=== CONSIGNE ===
Recopiez à l'identique le passage du texte sur la médecine de ville qui va de « Par ailleurs, il » à « ses propres locaux. ».

Jean-Paul Hamon : Il y a eu une absence de revalorisation du métier, une absence de prise en compte des changements propres aux métiers. Le médecin qui travaillait seul, qui se levait la nuit, ou encore le dimanche pour répondre à ses patients, c’est maintenant un médecin qui serait divorcé. Le conjoint l’accepterait difficilement.

Le métier est beaucoup plus dur à exercer. Il faut tenir compte du passage aux 35 heures : dès lors, les médecins se sont comparés à ceux qui finissaient plus tôt. Aujourd’hui, les jeunes médecins ont envie d’avoir un minimum de vie de famille. Ils travaillent entre 40 et 45 heures et pour assurer une continuité des soins de 70 heures par semaine avant de passer au système de garde, il faut donner les moyens aux médecins pour se réunir, avec un secrétariat d’accueil, et des conditions de travail correctes.

Par ailleurs, il y a encore une cinquantaine d’années, le médecin exerçait chez lui. C’est beaucoup moins le cas aujourd’hui. Mais avec le prix de l’immobilier, c’est très difficile d’avoir ses propres locaux.

Le problème vient-il aussi de la manière dont l’Etat et la société considèrent la médecine de ville ?

(Éléments enregistrés)

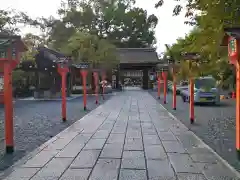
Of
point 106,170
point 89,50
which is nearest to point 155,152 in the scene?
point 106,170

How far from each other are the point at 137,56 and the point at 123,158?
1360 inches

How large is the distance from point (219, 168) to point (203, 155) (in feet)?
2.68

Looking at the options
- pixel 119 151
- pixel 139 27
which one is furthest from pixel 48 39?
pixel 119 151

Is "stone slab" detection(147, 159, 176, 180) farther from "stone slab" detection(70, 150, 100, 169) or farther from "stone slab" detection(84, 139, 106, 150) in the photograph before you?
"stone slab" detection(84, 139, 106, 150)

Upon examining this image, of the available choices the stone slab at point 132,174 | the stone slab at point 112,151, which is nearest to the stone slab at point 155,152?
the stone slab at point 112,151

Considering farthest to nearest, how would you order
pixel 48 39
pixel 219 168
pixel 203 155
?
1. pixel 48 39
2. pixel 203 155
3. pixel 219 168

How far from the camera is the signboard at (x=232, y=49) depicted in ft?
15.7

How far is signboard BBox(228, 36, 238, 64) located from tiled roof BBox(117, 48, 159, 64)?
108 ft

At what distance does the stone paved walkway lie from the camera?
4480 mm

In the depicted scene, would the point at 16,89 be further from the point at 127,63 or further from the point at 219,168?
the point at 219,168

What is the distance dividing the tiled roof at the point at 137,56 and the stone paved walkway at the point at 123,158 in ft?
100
==
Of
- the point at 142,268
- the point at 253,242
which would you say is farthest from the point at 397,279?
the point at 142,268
---
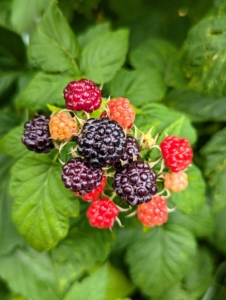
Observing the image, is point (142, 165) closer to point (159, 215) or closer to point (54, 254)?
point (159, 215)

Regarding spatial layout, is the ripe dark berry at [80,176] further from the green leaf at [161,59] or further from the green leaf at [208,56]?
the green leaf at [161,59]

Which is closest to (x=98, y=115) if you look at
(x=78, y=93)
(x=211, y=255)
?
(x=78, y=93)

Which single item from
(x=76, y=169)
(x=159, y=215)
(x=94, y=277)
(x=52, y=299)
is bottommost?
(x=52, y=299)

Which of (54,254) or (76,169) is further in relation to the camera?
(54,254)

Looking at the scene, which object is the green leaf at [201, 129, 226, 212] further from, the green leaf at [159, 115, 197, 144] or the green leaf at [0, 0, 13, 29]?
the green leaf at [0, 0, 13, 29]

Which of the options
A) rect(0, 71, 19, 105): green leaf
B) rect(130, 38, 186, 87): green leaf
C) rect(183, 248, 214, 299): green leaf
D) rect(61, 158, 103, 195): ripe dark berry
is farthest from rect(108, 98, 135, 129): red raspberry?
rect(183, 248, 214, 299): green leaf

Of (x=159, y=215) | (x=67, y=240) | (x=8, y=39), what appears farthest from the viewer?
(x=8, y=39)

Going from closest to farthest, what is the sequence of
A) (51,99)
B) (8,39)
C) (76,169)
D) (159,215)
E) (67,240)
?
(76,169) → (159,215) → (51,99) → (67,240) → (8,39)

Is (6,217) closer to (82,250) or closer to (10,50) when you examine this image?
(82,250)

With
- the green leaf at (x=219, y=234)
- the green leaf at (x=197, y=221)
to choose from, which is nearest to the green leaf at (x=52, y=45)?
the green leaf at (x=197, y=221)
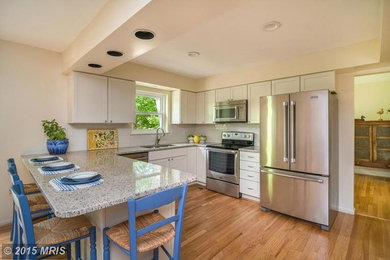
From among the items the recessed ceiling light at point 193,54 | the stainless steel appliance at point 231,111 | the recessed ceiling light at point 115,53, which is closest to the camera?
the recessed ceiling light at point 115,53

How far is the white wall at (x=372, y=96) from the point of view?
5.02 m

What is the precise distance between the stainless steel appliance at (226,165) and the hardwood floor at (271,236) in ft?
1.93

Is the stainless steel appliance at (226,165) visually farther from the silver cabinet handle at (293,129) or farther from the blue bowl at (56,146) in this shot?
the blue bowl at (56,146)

=== RÉSULTAT DE L'EXERCICE ===
Par ailleurs, il y a encore une cinquantaine d’années, le médecin exerçait chez lui. C’est beaucoup moins le cas aujourd’hui. Mais avec le prix de l’immobilier, c’est très difficile d’avoir ses propres locaux.